Required work: Search term "volunteer": please copy every line of the records below that contains it.

(Records provided Opens)

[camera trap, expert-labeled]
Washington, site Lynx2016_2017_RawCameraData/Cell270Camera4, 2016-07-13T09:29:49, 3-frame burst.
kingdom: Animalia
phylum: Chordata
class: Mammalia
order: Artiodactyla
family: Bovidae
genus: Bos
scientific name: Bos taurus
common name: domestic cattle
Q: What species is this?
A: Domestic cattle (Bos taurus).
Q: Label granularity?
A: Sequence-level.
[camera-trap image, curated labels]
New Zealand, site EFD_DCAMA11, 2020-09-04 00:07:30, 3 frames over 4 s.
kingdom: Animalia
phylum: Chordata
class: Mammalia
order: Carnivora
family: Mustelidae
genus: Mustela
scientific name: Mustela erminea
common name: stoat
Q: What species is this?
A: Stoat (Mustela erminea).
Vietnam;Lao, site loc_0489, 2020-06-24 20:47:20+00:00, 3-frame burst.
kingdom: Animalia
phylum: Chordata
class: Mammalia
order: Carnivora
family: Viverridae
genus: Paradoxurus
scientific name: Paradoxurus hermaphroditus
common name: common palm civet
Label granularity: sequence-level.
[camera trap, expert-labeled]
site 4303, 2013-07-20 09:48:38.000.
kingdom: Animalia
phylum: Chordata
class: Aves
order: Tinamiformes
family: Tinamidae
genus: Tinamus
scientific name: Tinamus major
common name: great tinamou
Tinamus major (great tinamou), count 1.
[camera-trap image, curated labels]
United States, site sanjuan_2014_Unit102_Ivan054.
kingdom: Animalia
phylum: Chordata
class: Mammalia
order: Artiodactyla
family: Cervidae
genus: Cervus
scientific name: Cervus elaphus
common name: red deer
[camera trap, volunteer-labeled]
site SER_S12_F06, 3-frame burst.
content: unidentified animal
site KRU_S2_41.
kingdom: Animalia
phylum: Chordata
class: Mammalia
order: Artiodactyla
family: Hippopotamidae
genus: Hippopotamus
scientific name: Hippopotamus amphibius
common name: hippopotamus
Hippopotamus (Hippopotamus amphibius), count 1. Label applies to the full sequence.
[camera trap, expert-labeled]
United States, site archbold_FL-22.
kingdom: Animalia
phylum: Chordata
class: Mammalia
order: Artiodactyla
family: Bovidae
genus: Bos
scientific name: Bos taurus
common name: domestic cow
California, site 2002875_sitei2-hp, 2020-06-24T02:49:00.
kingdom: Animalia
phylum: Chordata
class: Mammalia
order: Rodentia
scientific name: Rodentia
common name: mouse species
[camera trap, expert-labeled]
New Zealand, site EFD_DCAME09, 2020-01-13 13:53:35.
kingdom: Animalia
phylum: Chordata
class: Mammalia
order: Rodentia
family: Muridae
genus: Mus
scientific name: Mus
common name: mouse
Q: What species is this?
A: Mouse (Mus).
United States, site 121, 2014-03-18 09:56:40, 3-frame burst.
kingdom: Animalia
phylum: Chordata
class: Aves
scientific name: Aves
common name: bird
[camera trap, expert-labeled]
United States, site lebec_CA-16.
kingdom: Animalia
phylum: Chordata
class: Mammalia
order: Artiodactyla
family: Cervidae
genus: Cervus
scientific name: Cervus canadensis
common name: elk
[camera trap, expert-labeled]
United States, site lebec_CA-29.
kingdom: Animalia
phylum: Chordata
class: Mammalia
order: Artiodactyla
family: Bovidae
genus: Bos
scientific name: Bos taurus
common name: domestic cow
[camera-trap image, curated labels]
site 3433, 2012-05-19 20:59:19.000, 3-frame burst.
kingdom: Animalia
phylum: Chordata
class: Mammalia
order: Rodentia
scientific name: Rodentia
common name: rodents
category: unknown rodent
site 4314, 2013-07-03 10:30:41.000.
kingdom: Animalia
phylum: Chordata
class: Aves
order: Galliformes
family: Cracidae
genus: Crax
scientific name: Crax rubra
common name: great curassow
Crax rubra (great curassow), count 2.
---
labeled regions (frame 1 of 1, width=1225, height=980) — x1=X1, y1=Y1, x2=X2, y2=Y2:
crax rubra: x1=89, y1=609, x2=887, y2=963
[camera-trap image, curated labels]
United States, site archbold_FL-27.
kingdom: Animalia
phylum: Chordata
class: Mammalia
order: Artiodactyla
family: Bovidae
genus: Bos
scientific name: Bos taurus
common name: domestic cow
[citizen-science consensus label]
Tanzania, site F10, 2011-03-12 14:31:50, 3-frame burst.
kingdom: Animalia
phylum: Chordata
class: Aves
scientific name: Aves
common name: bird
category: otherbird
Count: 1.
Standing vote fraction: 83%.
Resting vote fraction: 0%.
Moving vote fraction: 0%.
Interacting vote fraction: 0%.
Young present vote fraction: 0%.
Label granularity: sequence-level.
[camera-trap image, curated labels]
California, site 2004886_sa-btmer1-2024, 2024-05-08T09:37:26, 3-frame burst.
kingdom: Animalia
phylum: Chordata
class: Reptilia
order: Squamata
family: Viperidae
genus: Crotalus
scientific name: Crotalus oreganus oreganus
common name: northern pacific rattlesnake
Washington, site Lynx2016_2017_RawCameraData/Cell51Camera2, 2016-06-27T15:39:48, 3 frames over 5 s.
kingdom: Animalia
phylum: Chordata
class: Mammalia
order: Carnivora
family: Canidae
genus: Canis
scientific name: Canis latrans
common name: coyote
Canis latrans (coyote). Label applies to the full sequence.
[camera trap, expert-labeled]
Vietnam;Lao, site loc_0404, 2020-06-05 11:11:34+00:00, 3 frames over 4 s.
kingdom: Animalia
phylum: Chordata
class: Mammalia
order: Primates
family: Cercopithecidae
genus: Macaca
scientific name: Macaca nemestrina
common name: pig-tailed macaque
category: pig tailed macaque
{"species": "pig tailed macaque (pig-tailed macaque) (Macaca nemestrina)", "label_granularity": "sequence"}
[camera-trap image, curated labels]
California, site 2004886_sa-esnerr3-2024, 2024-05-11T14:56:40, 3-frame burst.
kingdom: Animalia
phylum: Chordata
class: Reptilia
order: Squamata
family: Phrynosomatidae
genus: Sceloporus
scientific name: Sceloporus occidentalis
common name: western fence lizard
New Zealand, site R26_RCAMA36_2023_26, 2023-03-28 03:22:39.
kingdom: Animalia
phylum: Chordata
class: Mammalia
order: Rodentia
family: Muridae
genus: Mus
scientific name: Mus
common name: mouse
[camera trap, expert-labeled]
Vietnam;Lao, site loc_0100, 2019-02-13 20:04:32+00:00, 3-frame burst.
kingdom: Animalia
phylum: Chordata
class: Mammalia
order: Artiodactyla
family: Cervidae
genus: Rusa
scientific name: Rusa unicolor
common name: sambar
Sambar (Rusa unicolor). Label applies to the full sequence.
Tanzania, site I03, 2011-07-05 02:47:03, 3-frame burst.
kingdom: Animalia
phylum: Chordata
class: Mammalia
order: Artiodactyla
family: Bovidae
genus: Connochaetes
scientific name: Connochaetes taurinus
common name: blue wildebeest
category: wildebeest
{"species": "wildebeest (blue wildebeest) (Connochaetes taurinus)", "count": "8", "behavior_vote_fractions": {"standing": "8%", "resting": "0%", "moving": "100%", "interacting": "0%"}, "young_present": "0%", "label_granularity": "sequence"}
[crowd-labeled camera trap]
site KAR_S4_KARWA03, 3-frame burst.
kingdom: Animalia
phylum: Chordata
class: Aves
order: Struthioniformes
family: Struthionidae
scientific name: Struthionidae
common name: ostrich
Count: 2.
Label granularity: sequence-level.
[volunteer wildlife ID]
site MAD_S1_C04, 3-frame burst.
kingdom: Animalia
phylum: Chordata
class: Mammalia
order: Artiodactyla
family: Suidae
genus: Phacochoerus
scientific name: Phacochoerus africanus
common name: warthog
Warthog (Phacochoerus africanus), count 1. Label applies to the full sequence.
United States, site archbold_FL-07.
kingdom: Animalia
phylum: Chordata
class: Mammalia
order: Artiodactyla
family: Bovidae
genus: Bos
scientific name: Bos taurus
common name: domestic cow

(Records provided Closes)

Answer box:
[camera trap, volunteer-labeled]
[volunteer wildlife ID]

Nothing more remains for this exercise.